**What is required**
From the data below, return the exact lines starting at the line containing "common name: cape buffalo" and ending at the line containing "Label granularity: sequence-level.", both included, and nothing else.

Items from a dataset:
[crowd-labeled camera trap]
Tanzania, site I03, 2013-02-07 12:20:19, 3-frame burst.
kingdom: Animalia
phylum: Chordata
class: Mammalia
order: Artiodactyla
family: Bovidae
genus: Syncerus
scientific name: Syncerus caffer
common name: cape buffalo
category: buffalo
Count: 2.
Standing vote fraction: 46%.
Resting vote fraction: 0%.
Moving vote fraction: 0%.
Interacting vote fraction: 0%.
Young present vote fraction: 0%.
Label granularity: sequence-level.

==

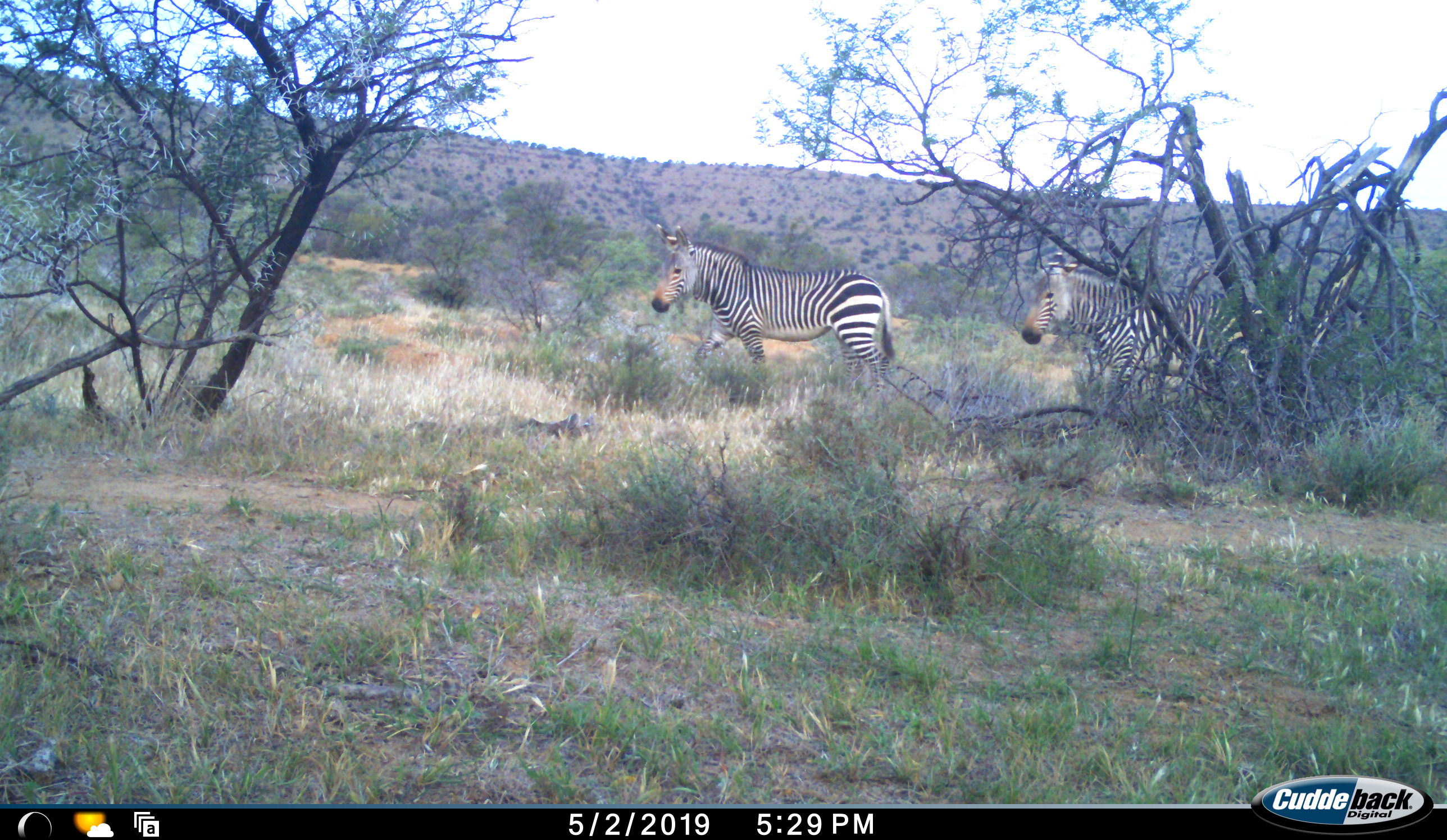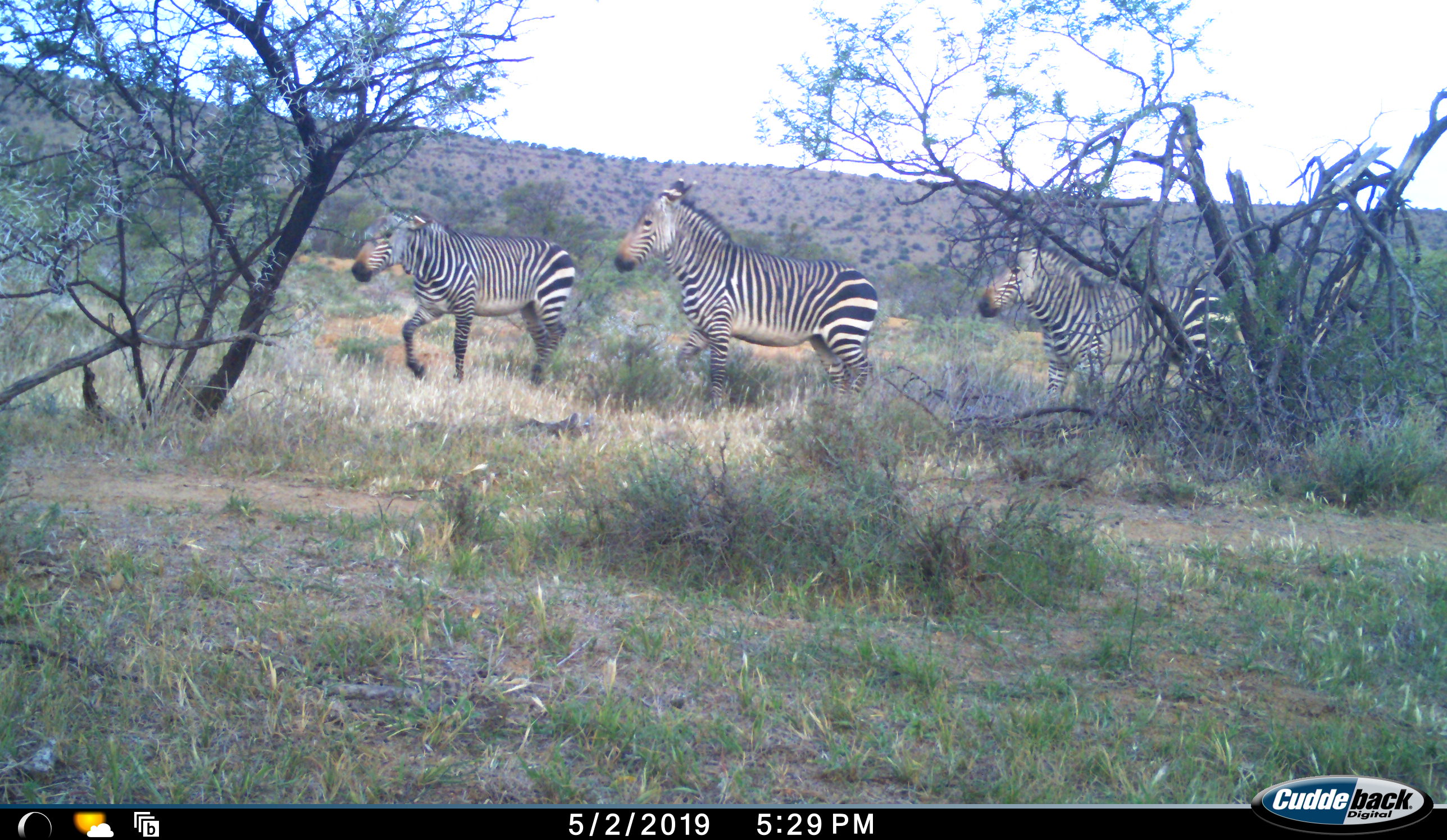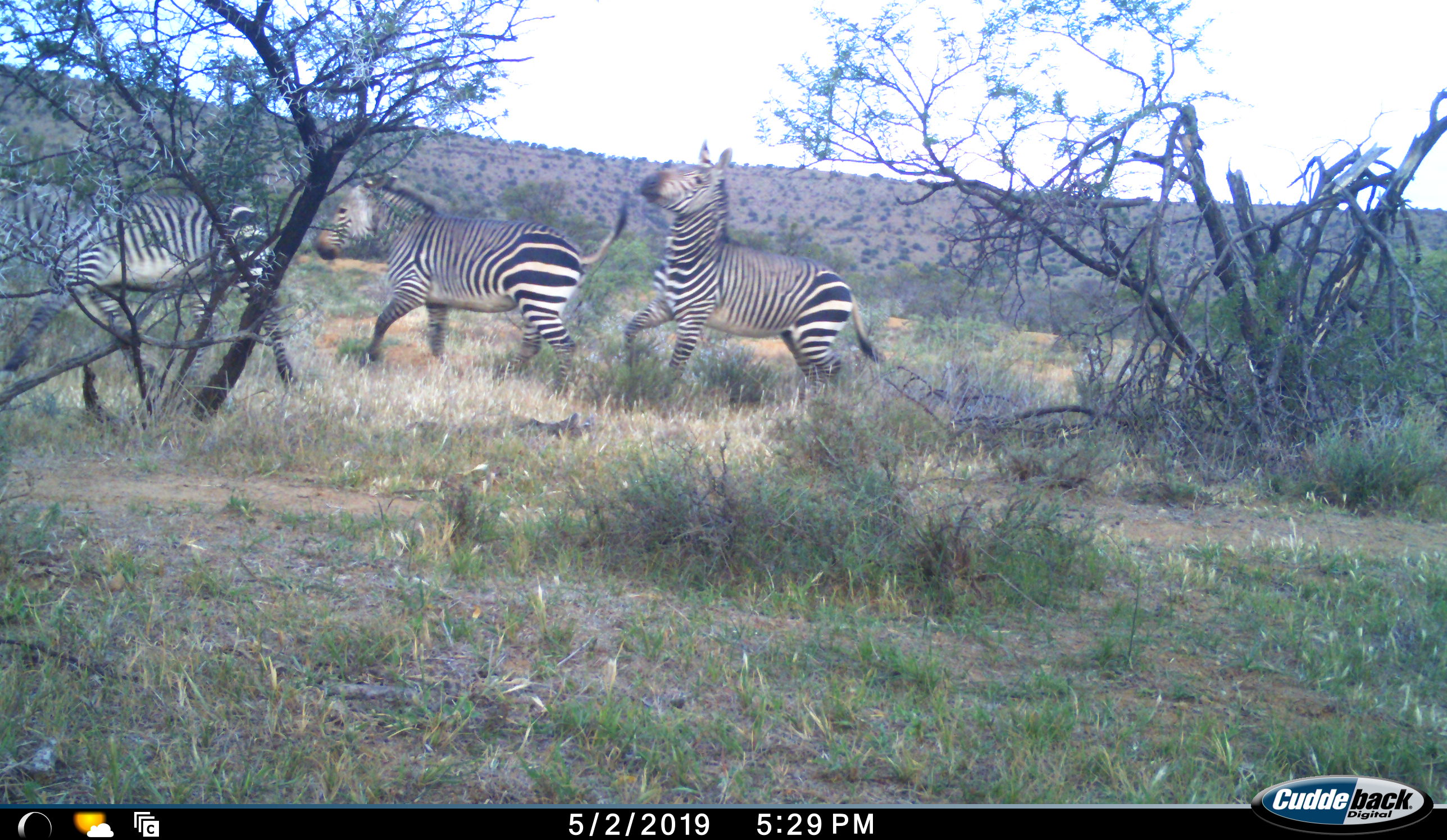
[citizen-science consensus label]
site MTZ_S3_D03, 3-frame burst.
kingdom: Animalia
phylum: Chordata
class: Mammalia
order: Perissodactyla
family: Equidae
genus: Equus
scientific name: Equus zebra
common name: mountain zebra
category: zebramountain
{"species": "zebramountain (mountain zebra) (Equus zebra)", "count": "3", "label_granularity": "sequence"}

**Exercise answer**
common name: cape buffalo
category: buffalo
Count: 2.
Standing vote fraction: 46%.
Resting vote fraction: 0%.
Moving vote fraction: 0%.
Interacting vote fraction: 0%.
Young present vote fraction: 0%.
Label granularity: sequence-level.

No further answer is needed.